> [ACTIVITY]
Looking at the material below, count the lines that contain "California" and answer with the count only.

> [DATA SECTION]
------------------------------------------------------------
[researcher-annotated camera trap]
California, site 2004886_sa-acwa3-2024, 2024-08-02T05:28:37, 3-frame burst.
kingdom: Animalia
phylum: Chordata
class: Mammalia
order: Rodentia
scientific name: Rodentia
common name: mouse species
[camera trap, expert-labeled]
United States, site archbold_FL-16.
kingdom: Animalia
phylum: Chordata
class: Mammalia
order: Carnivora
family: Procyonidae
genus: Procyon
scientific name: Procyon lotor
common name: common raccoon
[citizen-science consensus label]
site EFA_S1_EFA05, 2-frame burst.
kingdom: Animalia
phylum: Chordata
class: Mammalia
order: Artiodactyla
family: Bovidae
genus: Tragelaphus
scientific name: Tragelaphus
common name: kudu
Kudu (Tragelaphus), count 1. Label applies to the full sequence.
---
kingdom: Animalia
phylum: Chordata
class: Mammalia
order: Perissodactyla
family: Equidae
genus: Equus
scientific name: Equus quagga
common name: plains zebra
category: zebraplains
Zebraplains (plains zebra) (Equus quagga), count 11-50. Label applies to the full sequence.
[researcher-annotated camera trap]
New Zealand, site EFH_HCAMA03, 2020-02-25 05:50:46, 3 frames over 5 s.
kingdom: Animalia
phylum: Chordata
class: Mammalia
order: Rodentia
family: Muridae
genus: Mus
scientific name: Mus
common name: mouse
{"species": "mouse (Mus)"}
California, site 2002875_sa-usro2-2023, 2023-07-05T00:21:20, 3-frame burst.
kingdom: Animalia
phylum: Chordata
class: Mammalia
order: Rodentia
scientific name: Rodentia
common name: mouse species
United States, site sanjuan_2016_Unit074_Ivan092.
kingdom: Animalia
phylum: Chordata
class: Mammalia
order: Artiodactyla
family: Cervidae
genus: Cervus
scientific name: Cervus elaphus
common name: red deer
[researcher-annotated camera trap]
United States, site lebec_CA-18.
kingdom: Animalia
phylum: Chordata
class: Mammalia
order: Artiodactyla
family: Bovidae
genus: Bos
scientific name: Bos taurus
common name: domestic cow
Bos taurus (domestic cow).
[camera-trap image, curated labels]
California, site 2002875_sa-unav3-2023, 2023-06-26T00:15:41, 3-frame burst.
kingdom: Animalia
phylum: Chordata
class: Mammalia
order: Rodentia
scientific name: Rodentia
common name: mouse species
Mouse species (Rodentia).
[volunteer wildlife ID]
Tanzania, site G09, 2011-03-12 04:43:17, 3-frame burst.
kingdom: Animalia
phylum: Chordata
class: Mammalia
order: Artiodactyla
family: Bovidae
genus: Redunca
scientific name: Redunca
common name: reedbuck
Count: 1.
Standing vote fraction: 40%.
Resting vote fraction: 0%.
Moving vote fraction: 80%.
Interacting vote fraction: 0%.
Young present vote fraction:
------------------------------------------------------------
> [RESULT OF THIS TASK]
3